Now we close all of the BigStitcher windows. Once all of the windows are closed, use the Plugins menu to navigate to:

Multiview Reconstruction -> Batch Processing -> Tools -> Duplicate Transformations.

We want to apply the transformation of One channel to the other channels. Then click OK.

We need to select the xml file that we created back in making a big stitcher data file. Click the Browse button and then select the appropriate xml file. Leave the rest as defaults. Click OK.

On this last window, change the source channel to the one that contains the registration. In our case it is channel 1. Then click OK.

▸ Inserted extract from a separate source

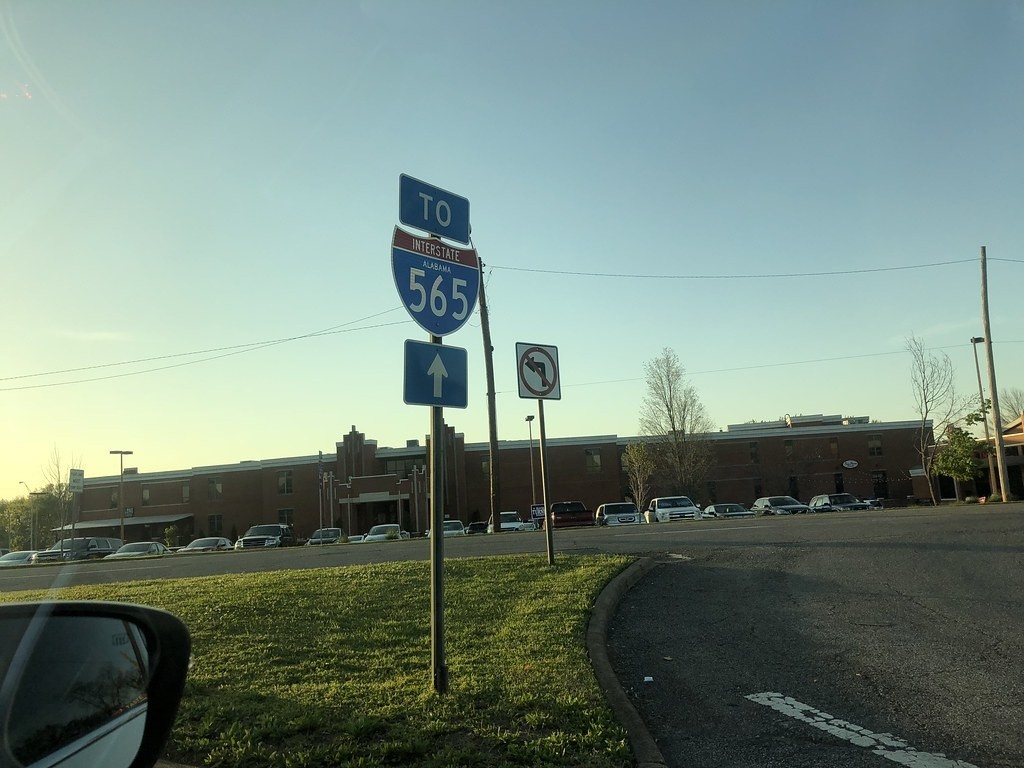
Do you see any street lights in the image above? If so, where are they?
[970,336,996,497]
[525,415,535,530]
[110,450,134,542]
[18,481,34,551]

This process should be quite quick. You can verify that all of the channels are registered by opening the dataset in BigStitcher again. Use Plugins -> BigStitcher -> BigStitcher. Use the Browse button to select the xml file if the path listed is incorrect. When you scroll through the sequence, you should see all of the channels move in concert.


Create Bounding Box for Region of Interest (ROI) #

In this example, we do not need the entire field of view (FOV). A large FOV is captured knowing that the interesting cells will transit through the view of the microscope. By selecting out just a small region that contains our cell of interest, we can reduce the data set considerably. This means that any subsequent analysis using this ROI will be much faster. To do this we first make a bounding box that contains our ROI.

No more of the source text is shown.